To buy her daughter’s future, Amy’s mom, Reagan (Christina Applegate), offers to organize a charity auction for the fancy preschool during which other rich parents of future Ivy leaguers donate sums of money presumably as large as (or larger than) the annual income of the average adult watching this show on their bargain furniture couch in their 1200 square-foot house in their working class neighborhood. The other story line this week reflects the same sad standard-of-life gap. Arnett’s character, Chris, gets into a pathetic competition with his visiting brother, both of whom chose power careers (lawyer and Wall Street broker, respectively) and now cannot get over their delicate egos enough to admit to each other that they’ve had to forgo professional advancement for personal reasons. Get a clue Hollywood! Those of us in the middle-class can’t afford such stupid vanity. I couldn’t even finish this episode. I shut it off half-way through before the convenient resolutions to the pseudo-problems of the wealthy parents to whom I can’t even try to relate.

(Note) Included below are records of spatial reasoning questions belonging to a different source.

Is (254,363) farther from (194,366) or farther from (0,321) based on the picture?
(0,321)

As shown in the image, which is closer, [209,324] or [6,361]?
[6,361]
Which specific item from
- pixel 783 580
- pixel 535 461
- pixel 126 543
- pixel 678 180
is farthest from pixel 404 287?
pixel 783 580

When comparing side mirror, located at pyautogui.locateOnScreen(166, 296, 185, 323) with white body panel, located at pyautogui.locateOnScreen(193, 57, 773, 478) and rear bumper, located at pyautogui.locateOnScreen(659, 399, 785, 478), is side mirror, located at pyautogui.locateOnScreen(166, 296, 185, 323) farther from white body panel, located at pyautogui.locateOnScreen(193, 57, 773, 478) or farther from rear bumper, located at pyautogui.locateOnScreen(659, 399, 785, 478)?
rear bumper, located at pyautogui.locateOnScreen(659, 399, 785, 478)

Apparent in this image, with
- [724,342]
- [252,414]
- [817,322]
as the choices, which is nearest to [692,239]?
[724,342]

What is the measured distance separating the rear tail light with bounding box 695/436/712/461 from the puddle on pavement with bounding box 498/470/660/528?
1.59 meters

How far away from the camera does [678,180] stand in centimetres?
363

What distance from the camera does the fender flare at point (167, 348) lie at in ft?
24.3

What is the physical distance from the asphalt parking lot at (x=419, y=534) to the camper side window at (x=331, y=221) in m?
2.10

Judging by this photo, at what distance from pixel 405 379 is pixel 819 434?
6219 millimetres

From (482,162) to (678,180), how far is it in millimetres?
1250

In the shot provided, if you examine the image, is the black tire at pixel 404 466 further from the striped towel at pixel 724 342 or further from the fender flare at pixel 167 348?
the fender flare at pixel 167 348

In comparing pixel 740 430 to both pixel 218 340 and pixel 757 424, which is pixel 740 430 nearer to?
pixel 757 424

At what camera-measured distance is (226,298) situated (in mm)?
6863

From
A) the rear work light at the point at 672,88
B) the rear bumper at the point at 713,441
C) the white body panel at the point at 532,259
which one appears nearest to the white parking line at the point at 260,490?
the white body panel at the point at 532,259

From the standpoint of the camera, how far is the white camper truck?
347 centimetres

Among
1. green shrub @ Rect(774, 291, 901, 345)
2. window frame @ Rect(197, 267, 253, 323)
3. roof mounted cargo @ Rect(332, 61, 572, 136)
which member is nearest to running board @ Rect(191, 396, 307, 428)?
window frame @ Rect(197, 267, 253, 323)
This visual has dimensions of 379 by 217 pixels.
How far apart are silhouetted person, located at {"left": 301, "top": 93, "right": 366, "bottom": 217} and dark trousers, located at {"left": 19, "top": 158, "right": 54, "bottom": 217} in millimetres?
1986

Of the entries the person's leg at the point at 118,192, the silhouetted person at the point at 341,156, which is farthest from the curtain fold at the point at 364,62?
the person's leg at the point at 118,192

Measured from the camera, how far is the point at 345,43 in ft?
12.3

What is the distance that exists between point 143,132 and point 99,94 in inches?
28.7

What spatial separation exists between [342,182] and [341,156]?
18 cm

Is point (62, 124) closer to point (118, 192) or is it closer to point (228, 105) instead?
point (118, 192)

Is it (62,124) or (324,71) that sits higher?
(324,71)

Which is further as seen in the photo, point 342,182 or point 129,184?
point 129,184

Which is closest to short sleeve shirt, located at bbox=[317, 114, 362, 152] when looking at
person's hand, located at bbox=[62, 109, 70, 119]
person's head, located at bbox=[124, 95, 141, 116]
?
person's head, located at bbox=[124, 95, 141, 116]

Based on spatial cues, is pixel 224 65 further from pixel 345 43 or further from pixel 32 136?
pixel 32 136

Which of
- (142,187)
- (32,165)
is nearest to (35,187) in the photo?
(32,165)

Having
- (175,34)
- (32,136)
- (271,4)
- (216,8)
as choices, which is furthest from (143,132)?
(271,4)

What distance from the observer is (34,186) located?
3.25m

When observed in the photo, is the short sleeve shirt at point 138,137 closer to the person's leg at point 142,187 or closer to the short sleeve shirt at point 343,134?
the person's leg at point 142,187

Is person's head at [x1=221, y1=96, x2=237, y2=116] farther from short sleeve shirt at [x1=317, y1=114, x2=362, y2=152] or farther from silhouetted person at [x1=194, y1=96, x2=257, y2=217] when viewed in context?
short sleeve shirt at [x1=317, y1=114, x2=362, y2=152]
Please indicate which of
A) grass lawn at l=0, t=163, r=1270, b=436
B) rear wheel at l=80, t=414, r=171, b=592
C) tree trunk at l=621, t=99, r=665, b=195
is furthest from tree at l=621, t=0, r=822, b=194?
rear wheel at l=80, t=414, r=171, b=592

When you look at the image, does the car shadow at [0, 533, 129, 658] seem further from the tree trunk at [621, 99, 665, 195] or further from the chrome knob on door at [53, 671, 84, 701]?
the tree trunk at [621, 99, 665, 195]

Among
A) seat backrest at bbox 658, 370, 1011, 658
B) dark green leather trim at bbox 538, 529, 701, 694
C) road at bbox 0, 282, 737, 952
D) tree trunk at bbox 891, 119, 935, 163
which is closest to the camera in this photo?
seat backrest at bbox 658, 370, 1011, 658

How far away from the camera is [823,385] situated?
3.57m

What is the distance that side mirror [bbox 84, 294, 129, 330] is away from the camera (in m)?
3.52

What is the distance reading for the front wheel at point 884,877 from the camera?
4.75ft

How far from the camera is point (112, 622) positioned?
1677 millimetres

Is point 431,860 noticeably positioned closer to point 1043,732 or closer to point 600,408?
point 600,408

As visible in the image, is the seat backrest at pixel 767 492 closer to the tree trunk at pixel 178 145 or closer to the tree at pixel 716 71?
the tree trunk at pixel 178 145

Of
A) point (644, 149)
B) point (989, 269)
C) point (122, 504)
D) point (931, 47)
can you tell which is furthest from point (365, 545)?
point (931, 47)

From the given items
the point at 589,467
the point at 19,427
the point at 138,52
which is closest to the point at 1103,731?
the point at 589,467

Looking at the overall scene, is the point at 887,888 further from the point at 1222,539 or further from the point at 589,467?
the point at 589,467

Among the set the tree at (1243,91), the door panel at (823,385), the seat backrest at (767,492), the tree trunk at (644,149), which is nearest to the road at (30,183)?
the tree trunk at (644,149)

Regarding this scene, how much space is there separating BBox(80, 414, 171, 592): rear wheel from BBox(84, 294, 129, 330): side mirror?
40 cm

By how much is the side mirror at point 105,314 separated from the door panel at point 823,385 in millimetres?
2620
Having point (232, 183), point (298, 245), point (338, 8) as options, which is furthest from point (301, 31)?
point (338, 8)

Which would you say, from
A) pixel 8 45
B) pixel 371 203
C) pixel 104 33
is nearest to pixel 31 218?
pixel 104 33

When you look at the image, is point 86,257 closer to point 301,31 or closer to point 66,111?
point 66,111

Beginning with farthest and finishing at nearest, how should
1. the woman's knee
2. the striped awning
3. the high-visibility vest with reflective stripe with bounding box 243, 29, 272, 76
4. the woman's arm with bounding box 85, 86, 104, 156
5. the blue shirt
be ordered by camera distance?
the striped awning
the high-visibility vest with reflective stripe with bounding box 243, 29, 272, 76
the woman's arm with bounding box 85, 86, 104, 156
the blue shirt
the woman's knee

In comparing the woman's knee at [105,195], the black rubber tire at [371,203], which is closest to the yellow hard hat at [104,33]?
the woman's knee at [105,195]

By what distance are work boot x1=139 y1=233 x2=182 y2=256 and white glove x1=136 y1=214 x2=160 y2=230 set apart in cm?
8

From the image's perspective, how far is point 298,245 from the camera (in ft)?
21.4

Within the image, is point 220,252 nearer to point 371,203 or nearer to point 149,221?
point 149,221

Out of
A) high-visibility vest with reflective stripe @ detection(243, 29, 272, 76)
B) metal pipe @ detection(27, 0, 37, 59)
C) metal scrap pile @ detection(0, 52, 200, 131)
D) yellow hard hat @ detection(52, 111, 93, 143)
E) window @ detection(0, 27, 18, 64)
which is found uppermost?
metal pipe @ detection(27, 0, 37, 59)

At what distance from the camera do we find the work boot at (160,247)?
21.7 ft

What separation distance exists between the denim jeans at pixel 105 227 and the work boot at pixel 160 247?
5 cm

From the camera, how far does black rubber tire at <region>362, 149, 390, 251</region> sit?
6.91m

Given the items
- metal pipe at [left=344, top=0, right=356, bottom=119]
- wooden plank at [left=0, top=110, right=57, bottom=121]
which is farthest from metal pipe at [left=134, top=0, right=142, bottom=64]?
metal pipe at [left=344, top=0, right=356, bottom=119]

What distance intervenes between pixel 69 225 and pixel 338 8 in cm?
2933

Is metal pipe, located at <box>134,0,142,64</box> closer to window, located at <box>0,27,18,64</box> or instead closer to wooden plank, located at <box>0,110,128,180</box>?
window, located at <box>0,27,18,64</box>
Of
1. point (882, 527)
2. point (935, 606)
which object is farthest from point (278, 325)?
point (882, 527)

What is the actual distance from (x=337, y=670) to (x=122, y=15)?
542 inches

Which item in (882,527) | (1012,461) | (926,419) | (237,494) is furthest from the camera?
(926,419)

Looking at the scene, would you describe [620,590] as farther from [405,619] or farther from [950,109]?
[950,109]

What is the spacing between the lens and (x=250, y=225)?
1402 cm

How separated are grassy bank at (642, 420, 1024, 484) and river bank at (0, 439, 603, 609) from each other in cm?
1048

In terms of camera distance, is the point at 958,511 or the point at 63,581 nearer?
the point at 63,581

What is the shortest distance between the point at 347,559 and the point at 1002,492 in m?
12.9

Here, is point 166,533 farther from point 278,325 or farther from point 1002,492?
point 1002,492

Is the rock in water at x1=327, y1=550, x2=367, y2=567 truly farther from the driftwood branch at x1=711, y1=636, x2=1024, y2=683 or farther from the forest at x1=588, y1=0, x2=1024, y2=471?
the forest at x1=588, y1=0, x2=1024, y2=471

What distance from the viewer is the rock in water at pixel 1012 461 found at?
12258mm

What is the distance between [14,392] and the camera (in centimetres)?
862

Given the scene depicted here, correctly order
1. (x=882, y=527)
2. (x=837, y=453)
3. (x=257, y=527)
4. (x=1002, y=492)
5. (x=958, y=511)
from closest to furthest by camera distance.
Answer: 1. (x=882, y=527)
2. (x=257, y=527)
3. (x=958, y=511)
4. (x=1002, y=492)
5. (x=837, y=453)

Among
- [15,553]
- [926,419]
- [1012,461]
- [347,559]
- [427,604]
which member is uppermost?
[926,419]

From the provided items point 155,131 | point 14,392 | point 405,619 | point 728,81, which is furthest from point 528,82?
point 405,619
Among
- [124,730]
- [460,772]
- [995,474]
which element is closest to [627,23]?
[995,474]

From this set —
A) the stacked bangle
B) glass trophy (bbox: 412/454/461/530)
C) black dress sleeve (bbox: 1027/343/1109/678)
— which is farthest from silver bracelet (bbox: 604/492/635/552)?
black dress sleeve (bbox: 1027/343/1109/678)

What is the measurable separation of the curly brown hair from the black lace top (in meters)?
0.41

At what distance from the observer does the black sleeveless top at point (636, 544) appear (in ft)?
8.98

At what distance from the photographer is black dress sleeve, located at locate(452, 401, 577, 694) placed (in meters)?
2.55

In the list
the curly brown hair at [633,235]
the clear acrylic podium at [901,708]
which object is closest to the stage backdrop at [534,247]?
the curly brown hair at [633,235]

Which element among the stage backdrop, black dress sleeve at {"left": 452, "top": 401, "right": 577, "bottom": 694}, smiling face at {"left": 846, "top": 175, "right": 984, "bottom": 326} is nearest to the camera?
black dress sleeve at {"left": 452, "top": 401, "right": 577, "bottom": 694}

I’m not asking that every TV show be another Roseanne or Shameless, though I loved Roseanne and adore Shameless, but at least give us some people we can identify with. I have NOTHING in common with Reagan, other than the fact that we’re both 30-something white chicks living in the U.S. And I have no desire to watch rich people create and then whine about fake problems every week only to pat themselves on the back 22 minutes later for finding the obvious solutions to those stupid non-problems. If I wanted to watch that, I’d have gone to see that awful Sarah Jessica Parker flick (I Don’t Know How She Does It or something – I don’t know, I didn’t see it) last year.
The tag line for Up All Night is: “Sleep is for babies.” Which sounds like something all parents could appreciate, right? Except that not one episode I’ve seen of this show addresses the sleep deprivation all new parents experience. Or the financial adjustment that accompanies parenthood. Just a few days ago at work, one of my co-workers commented that when her kids were young, she and her husband had a hard time adjusting to being broke all the time. Another co worker chimed in: “They sure do suck all your money out of you.” Somehow, I doubt Chris and Reagan could relate to that. Which means that the writers of Up All Night can’t relate to it, which bodes the question, How could they write something most Americans will connect with if they know nothing of the issues most Americans deal with everyday? The answer: they can’t. Which is why Up All Night sucks.
You want another smash hit, Hollywood? Give us something we know. The Office (U.K.) reached syndication in 80 countries around the world and spawned something like 20 remakes (including our own massive success here is the U.S.) because every episode dealt with things that nearly every human being alive has experienced. Don’t expect us to watch the contrived, upper-class problems of the six or seven-figure earners and actually give a shit. It’s like asking a homeless guy to cry for you because you can’t decide which restaurant to take your family out to on Friday night.